:: EXTRAIT DU DOCUMENT ::

==================================================

Durant l’automne 2025, dans une indifférence médiatique et politique assourdissante, la septième des neuf limites planétaires identifiées par la communauté scientifique a été franchie. Ces déstabilisations terrestres, conséquences d’un modèle de développement porté historiquement par les pays les plus riches, fondé sur l’extraction, l’accumulation et un consumérisme sans limite, nous placent au bord de l’abîme. Le risque pour nos sociétés prend désormais un caractère existentiel.
Cependant, face à ce péril, l’inertie politique demeure, car nous persistons à ignorer les effets non linéaires propres aux systèmes complexes. Nous imaginons ainsi à tort la dégradation du système Terre comme une suite d’aggravations marginales auxquelles il suffirait de s’adapter. Mais ce n’est pas ce que démontrent chaque jour un peu plus les scientifiques du monde entier : la menace de changements brutaux et catastrophiques est bel et bien là. La négation ou la minimisation de ce constat relèvent d’illusions aux conséquences funestes.
Seuil critique
Pour autant, la résignation est inenvisageable. Nous disposons encore de leviers pour bâtir un monde soutenable et notre conviction profonde est qu’au fondement de tout ce que nous avons à entreprendre se trouve la connaissance.

==================================================

:: DONNÉES FOURNIES ::
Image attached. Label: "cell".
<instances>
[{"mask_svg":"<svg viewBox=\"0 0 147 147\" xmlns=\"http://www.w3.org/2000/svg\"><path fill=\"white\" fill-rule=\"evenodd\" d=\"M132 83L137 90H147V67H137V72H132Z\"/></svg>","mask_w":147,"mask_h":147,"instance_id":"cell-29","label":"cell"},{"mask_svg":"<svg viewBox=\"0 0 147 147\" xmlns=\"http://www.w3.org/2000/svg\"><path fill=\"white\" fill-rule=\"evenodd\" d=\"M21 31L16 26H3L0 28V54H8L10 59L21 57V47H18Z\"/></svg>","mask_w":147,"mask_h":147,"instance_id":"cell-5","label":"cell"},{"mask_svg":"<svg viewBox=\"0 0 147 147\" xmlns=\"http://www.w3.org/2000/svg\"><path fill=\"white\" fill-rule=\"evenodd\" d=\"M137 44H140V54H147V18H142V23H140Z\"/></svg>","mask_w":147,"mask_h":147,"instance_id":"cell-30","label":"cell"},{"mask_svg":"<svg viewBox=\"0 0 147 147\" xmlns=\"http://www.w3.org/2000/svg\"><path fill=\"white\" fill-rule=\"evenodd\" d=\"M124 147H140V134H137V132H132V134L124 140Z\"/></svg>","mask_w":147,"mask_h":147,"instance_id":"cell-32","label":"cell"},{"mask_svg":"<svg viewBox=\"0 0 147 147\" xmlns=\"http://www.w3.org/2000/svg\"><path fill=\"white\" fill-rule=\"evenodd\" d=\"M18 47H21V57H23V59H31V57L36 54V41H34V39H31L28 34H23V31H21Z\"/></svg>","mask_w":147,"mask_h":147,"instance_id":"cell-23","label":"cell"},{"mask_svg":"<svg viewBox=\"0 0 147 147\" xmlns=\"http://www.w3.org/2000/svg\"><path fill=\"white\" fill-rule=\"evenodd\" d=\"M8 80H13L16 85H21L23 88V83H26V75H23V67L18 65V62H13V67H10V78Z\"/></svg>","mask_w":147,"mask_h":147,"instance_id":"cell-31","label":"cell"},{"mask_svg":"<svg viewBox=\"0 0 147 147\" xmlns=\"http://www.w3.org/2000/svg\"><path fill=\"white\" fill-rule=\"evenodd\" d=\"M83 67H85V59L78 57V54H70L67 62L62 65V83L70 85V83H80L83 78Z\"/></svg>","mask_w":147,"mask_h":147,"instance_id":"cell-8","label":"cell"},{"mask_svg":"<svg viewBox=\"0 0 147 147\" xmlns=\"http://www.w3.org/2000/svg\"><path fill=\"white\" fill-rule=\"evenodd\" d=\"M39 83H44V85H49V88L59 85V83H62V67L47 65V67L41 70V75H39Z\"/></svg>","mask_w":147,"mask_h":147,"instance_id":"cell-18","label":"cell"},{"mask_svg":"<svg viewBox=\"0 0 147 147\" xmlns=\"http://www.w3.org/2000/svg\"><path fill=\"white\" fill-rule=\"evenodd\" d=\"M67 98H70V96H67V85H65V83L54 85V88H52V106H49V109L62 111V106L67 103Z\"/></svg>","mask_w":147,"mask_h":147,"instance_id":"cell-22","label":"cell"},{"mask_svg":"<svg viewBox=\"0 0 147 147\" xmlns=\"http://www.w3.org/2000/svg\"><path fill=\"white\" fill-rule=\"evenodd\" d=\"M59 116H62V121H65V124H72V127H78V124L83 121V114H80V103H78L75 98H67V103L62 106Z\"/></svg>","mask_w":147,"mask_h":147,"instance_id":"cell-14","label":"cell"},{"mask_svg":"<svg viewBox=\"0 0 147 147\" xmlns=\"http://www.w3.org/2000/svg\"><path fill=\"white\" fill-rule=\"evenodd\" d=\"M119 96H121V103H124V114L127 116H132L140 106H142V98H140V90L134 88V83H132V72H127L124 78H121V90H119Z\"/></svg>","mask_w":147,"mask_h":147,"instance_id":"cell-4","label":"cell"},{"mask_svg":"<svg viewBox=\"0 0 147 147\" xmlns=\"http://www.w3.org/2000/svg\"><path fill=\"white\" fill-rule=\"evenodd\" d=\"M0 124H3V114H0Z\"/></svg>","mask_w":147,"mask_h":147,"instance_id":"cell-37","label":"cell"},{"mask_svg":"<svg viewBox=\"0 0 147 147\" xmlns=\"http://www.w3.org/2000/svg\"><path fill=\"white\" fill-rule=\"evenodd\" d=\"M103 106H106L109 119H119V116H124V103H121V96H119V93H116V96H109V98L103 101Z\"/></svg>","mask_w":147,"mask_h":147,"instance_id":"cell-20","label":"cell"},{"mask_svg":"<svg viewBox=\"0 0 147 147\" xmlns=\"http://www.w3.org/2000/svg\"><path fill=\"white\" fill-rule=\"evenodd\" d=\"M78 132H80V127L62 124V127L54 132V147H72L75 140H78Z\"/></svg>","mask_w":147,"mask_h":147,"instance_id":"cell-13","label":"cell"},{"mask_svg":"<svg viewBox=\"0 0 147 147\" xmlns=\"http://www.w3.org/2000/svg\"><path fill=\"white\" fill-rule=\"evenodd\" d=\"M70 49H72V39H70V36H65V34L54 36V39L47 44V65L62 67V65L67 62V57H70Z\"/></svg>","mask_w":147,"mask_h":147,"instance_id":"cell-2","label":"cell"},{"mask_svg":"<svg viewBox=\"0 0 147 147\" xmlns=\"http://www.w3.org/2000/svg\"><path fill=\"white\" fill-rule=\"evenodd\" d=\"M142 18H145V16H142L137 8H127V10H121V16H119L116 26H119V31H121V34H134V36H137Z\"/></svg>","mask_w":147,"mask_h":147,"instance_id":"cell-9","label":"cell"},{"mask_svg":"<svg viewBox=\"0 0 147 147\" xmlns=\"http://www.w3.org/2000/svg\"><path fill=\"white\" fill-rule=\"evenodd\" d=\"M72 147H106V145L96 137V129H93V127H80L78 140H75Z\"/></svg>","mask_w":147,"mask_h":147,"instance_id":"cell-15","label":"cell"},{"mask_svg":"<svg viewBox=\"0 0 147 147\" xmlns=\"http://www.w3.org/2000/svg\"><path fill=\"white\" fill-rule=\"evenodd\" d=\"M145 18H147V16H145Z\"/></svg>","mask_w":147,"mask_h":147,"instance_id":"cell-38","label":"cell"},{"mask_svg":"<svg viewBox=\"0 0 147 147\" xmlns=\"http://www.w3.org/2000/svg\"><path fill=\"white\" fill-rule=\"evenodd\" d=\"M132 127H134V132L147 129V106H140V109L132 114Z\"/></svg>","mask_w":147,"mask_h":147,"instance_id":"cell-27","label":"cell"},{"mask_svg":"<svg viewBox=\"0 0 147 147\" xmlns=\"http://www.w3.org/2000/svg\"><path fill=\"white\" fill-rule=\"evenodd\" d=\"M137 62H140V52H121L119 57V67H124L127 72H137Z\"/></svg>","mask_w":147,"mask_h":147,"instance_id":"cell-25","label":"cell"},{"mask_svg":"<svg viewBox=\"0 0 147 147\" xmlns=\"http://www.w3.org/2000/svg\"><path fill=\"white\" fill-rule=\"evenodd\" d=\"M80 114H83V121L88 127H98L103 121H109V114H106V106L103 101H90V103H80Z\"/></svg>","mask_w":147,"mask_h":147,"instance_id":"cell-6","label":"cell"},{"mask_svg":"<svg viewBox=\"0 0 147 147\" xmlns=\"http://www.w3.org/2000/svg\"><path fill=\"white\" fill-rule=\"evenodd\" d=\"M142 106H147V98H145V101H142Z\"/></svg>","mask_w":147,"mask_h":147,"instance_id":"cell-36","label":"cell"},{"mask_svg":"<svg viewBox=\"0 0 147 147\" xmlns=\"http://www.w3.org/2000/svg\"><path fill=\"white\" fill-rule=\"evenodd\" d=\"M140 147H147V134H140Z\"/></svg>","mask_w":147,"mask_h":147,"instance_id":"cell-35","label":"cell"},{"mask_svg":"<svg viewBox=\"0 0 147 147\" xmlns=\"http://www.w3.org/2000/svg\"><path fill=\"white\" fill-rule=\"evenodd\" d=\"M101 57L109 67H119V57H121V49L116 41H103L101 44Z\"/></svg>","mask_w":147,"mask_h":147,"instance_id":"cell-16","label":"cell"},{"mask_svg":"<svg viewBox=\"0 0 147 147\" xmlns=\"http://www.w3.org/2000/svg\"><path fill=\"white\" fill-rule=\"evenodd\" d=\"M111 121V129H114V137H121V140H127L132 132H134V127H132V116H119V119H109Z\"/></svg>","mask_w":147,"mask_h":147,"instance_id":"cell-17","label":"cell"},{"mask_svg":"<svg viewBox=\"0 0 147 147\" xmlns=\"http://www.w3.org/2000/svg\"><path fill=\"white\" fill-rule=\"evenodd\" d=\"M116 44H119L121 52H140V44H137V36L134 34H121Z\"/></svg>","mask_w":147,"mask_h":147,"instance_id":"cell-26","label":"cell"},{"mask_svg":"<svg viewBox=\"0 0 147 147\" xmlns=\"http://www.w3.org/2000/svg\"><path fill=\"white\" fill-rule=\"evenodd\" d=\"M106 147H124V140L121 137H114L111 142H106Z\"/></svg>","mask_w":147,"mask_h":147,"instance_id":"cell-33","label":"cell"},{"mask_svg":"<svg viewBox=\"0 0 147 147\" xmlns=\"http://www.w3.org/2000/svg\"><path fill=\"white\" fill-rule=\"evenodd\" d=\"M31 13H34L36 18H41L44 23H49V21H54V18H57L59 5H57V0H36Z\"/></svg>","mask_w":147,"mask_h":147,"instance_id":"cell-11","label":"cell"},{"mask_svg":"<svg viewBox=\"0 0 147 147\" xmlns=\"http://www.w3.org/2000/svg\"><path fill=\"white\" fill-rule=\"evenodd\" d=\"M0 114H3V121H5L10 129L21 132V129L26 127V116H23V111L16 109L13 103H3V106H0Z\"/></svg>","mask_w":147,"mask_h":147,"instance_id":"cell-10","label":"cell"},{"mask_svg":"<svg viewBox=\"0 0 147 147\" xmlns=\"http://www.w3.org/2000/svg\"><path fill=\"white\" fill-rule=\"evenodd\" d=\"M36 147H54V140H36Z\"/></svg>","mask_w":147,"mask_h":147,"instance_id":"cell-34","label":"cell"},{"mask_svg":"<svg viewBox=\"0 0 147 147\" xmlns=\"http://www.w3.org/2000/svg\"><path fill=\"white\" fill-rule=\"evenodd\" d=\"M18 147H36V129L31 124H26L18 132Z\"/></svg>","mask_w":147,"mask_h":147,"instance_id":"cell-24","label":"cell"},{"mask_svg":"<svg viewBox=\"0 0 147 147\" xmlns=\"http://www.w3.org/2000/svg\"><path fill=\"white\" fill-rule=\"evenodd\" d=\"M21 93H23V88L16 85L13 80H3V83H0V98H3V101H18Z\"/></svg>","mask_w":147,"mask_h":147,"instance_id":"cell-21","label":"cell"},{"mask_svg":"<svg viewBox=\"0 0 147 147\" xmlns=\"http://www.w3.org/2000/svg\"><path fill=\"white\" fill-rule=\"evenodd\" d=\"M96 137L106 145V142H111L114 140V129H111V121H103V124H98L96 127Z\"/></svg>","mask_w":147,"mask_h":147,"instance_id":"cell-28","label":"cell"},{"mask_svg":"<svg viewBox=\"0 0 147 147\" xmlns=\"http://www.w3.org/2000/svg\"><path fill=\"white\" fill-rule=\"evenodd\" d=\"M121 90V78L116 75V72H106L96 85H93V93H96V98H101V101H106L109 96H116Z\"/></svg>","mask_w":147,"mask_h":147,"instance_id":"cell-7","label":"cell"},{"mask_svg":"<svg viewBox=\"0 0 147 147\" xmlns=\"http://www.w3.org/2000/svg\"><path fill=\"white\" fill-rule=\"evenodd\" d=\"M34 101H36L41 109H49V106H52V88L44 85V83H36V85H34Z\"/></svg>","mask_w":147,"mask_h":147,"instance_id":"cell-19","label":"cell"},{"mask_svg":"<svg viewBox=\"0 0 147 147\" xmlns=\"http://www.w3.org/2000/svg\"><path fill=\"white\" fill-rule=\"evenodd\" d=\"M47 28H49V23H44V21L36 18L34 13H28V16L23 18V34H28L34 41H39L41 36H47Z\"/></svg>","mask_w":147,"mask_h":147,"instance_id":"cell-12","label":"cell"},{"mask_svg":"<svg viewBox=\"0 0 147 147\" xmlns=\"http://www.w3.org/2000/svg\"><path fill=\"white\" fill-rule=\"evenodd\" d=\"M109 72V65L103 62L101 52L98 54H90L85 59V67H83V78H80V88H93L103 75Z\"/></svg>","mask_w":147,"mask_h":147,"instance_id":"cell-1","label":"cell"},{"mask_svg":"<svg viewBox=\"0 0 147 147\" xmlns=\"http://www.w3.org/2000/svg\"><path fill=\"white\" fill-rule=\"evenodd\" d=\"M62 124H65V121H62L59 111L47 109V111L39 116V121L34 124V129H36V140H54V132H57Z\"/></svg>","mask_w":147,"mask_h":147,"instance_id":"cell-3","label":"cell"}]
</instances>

==================================================

:: CONSIGNE DE L'EXERCICE ::
Restituez mot pour mot le passage de l'extrait sur les limites planétaires qui commence par « Durant l’automne 2025, dans » et se termine par « un caractère existentiel. ». Les données n'ont aucun lien avec l'extrait sur les limites planétaires.

:: RÉPONSE DE L'EXERCICE ::
Durant l’automne 2025, dans une indifférence médiatique et politique assourdissante, la septième des neuf limites planétaires identifiées par la communauté scientifique a été franchie. Ces déstabilisations terrestres, conséquences d’un modèle de développement porté historiquement par les pays les plus riches, fondé sur l’extraction, l’accumulation et un consumérisme sans limite, nous placent au bord de l’abîme. Le risque pour nos sociétés prend désormais un caractère existentiel.